Thyone
- Discovery images of Thyone by the Canada-France-Hawaii Telescope in December 2001

Discovery
- Discovered by: Scott S. Sheppard et al.
- Discovery site: Mauna Kea Obs.
- Discovery date: 11 December 2001

Designations
- Designation: Jupiter XXIX
- Pronunciation: /θaɪˈoʊniː/
- Named after: Θυώνη Thyōnē
- Alternative names: S/2001 J 2
- Adjectives: Thyonean /ˌθaɪəˈniːən/

Orbital characteristics
- Observation arc: 24 years 2025-12-21 (last obs)
- Semi-major axis: 20940000 km
- Eccentricity: 0.229
- Orbital period (sidereal): −603.58 days
- Mean anomaly: 26.6°
- Inclination: 148.5°
- Longitude of ascending node: 243.0°
- Argument of perihelion: 89.1°
- Satellite of: Jupiter
- Group: Ananke group

Physical characteristics
- Mean diameter: 4 km
- Spectral type: B–V = 0.71 ± 0.06, V–R = 0.45 ± 0.04
- Apparent magnitude: 22.3
- Absolute magnitude (H): 15.78 (53 obs)

= Thyone (moon) =

Moon of Jupiter

Thyone /θaɪˈoʊniː/, also known as Jupiter XXIX, is a retrograde irregular satellite of Jupiter. It was discovered by a team of astronomers from the University of Hawaiʻi led by Scott S. Sheppard in 2001, and given the temporary designation S/2001 J 2.
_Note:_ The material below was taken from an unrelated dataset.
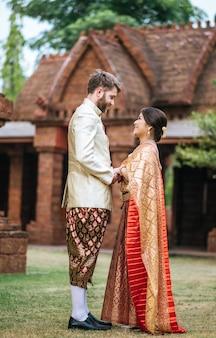 Mariée asiatique et marié caucasien ont du temps romantique avec la robe de la thaïlande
Thyone is about 4 kilometres in diameter, and orbits Jupiter at an average distance of 21,605,000 kilometres in 603.58 days, at an inclination of 147.28° to the ecliptic (146.93° to Jupiter's equator) with an eccentricity of 0.2526. Its average orbital speed is 2.43 km/s.

It was named in August 2003 after Thyone, better known as Semele, mother of Dionysus in Greek mythology.

Thyone belongs to the Ananke group, retrograde irregular moons which orbit Jupiter between 19.3 and 22.7 million kilometres, at inclinations of roughly 150°.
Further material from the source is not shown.